Вернув тишину, слово взял Попов, на обычных для себя высоких нотах — "Моё мнение по поводу данного письма такое: мы должны отправить по адресу m-me N контракт, который она подпишет перед нашим отправлением." — Говорил он, размахивая словом — "тогда мы ничего не потеряем даже в худшем случае.". Николаев, Овчинников, Сиюминутин, Иванов, Зайцев, Андреев и Баранов коротко кивнули и собрались уходить, чтобы наконец-то выйти из неудобного положения, в которое им пришлось влезть, чтобы зайти в офис Минаева. Но когда Сиюминутин встал с потолка и уже собрался открывать дверь, Семёнов попросил всех остаться для обсуждения последнего вопроса — "Кто же будет писать текст контракта?". Броском ста сорока пяти монет решили, что этим займётся Даткин.

Через неделю, Семёнов, в пять часов вечера войдя в контору, вдруг вспомнил о письме. Найдя Даткина его спросили, согласилась ли m-me N подписать контракт, а тот ответил, со всей своей харизмой, чётким, поставленным — "Да.". Сразу же, пока работники адвокатуры были ошеломлены, подскочил Интригов со своим новым планом — "Я предлагаю вот что, друзья: мы отправимся к m-me N всей конторой! Я понимаю, возможно звучит..." — тут его вдруг прервал Нечистов — "Да! Я сразу вас понял, mon cher... Я сразу вижу по этому письму, что madame нечиста на руку. Уверен, что она действительно отравила своего мужа, так что считаю справедливым, если мы воспользуемся любой возможностью увеличить итоговую стоимость нашего командирования.". Выступил Подстрекайло, позволивший себе резкое высказывание по отношению к Семёнову, пытающемуся в этот момент переубедить Нечистова. В ту же секунду, с трёх сторон, последнего окружили Дружелюбов, Яковлев и Подхалимов, поддерживая его точку зрения. В конечном итоге, чтобы не пасть в глазах коллег, Семёнов торжественно заявляет — "Да ведь и правда, если взглянуть на всю описанную ситуацию снова, то ясно видно, что madame N - убийца!..".

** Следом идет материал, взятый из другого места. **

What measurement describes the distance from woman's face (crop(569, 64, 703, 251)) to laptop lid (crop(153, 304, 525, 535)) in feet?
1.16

Начались сборы: Ерофеев предложил выкупить целый состав поезда, а кроме того несколько дилижансов. Яковлев заказал у десятка портных подходящие наряды для адвокатов, а Голубев отрепетировал несколько сценок, для удачной взятки местным жителям, улучшения общественного мнения, которое будет просто незаменимым помощником в новом деле.

Утром первого марта, после всех приготовлений, группа из ста сорока пяти адвокатов стояла на Курском вокзале, привлекая взгляды удивлённых обывателей. Неожиданно возник репортёр и взял интервью у Балакова, прежде чем поезд отправился в путь. В вечерней газете были такие строки: "ИЗ МОСКВЫ ВЫБЫЛИ: Корреспондент ... в Южный полюс; Сто сорок пять адвокатов в Таганрог".